FROM KYLE ABBOTT TO DAINIUS ZUBRIS: As we've mentioned before, it was twenty-five years ago today that the Philadelphia 76ers became the last major Philadelphia professional sports team to win a league championship. The Philadelphia Daily News has a package of articles to remind you of the pain, including a list of the 25 best players of the post-title era, a roll call of all the rest, and an appropriately frustrating quiz.

[Note: I had no idea Isaac would be writing on a similar theme simultaneously. Still, in the interest of equal time and positivity, here's six minutes of Ron Hextall highlights, Randall Cunningham to Jimmie Giles on MNF and Fred Barnett for 95 yards, and Iverson over Lue.]
THANKFULLY, A BIKE COP AND TWO LANDSCAPERS ON A JOHN DEERE CAME TO HER AID: Since everybody seems to think we're a Philadelphia-themed blog, it is our duty to point out this lovely photo essay about just how relaxing a day at the ballpark with the Phillies can be. My favorite things about the post are (a) the one flip-flop; and (b) the fact that the title to this post is not smart-alecky hyperbole, but a completely accurate description of the last photo in the group.

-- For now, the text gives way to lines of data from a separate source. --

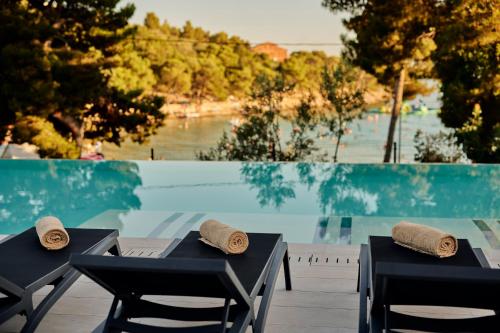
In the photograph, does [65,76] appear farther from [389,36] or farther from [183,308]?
[183,308]

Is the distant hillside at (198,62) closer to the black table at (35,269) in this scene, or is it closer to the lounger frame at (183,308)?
the black table at (35,269)

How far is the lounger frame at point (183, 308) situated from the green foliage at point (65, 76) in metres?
14.0

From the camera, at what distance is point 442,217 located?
630cm

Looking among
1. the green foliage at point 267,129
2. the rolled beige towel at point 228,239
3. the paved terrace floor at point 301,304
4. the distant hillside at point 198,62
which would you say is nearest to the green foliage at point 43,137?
the green foliage at point 267,129

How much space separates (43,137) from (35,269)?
1453 centimetres

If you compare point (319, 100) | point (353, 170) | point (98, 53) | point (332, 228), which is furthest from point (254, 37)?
point (332, 228)

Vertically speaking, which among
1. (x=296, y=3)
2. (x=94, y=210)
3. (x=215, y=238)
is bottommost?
(x=94, y=210)

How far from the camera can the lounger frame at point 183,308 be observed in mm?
2230

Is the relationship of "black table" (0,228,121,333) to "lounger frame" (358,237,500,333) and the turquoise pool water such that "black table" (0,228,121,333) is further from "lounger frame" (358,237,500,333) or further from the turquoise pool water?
the turquoise pool water

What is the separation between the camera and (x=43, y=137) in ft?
55.1

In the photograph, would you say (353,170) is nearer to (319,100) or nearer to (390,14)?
(319,100)

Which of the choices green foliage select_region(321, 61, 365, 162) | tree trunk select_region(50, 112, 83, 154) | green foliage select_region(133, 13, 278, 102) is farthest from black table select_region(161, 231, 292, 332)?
green foliage select_region(133, 13, 278, 102)

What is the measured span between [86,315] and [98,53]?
51.7ft

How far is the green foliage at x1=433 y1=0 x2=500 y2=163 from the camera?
15617 mm
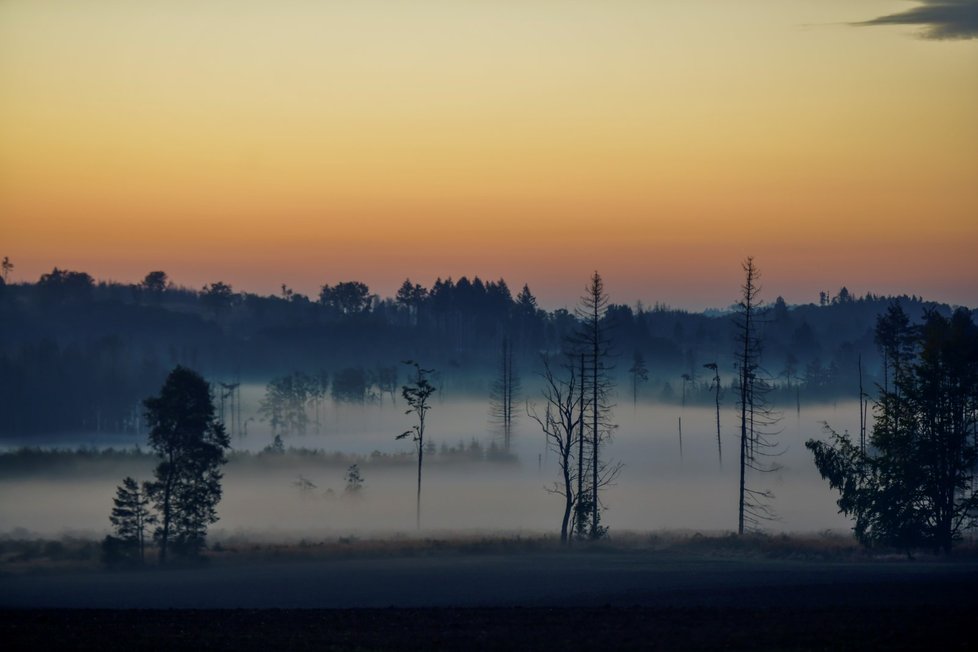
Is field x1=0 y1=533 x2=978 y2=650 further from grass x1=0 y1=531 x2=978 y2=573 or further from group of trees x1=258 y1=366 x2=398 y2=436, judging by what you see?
group of trees x1=258 y1=366 x2=398 y2=436

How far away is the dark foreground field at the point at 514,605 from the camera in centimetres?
2564

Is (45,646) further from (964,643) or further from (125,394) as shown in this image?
(125,394)

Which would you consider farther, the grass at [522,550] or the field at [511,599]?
the grass at [522,550]

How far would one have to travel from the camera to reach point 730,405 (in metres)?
197

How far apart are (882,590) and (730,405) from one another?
552ft

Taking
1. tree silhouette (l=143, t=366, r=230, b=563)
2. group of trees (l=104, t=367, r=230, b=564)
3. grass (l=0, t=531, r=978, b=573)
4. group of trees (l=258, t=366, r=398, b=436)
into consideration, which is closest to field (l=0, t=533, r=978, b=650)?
grass (l=0, t=531, r=978, b=573)

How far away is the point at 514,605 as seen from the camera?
3186 cm

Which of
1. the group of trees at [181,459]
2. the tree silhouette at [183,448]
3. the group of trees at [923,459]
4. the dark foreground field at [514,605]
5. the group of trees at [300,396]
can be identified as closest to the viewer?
the dark foreground field at [514,605]

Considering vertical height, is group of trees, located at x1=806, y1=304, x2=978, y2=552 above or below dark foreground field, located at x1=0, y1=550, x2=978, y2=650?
above

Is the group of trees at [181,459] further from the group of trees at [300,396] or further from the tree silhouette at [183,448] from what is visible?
the group of trees at [300,396]

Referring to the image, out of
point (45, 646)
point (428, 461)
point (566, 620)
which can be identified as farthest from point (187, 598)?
point (428, 461)

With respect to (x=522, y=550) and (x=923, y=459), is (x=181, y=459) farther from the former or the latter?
(x=923, y=459)

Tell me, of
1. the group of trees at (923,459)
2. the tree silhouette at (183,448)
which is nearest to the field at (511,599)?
the group of trees at (923,459)

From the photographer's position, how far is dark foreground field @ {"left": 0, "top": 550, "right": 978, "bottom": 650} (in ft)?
84.1
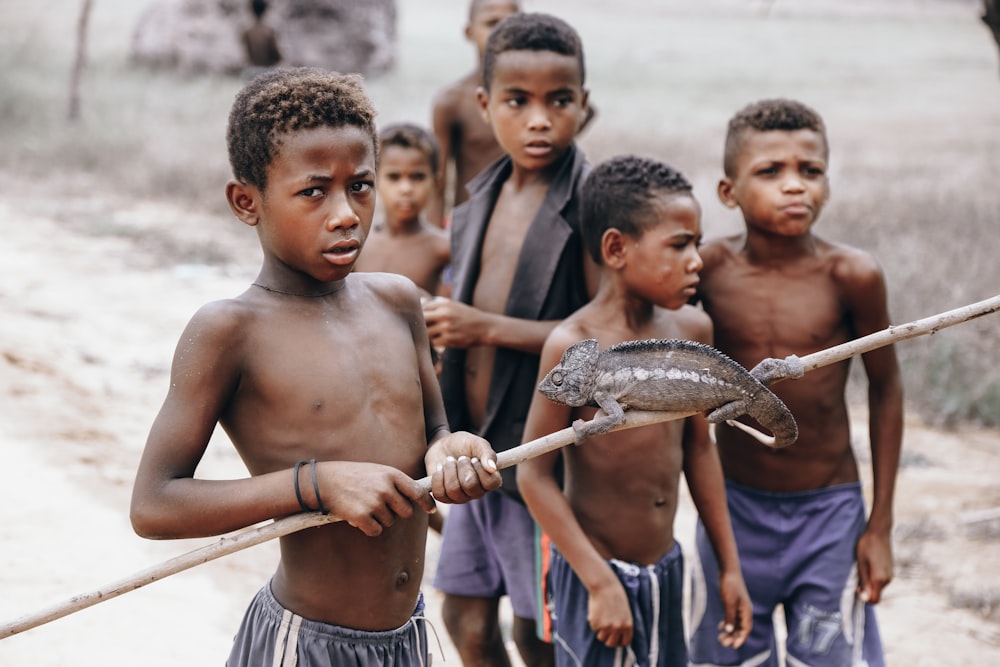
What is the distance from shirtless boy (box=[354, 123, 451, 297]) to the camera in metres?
4.26

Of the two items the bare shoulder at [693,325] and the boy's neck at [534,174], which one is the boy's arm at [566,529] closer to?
the bare shoulder at [693,325]

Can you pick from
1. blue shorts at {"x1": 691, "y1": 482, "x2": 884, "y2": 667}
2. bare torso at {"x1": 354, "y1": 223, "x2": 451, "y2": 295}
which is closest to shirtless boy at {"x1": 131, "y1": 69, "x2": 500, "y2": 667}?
blue shorts at {"x1": 691, "y1": 482, "x2": 884, "y2": 667}

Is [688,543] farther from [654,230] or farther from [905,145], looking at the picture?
[905,145]

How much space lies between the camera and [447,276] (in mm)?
4395

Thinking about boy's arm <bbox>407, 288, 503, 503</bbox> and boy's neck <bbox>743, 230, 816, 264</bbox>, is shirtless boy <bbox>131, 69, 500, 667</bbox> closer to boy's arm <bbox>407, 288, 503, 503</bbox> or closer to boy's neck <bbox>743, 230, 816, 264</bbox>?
boy's arm <bbox>407, 288, 503, 503</bbox>

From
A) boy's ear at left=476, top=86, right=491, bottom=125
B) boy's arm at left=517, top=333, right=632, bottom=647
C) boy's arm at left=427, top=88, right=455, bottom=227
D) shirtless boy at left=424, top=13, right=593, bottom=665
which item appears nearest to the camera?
boy's arm at left=517, top=333, right=632, bottom=647

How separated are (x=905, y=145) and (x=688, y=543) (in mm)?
8402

Deadspin. Forgive me, Buzz Bissinger.
DO YOU KNOW WHAT THE SCARIEST THING IS? TO NOT KNOW YOUR PLACE IN THE WORLD, TO NOT KNOW WHY YOU'RE HERE: I suppose we should speak for a minute about Occasional ALOTT5MA Whipping Boy M. Night Shyamalan, whose new film is being released this week. The Times sat down with the difficult director, and it starts off like this:
M. Night Shyamalan says he knows exactly when his relationship with Hollywood started to sour.

In 2000, he was on a conference call with executives from Walt Disney Studios discussing “Unbreakable,” the follow-up to his phenomenally successful movie “The Sixth Sense.” He wanted to market “Unbreakable” as a comic-book movie — the tale of an unlikely superhero — but Disney executives insisted on portraying it as a spooky thriller, like “The Sixth Sense.”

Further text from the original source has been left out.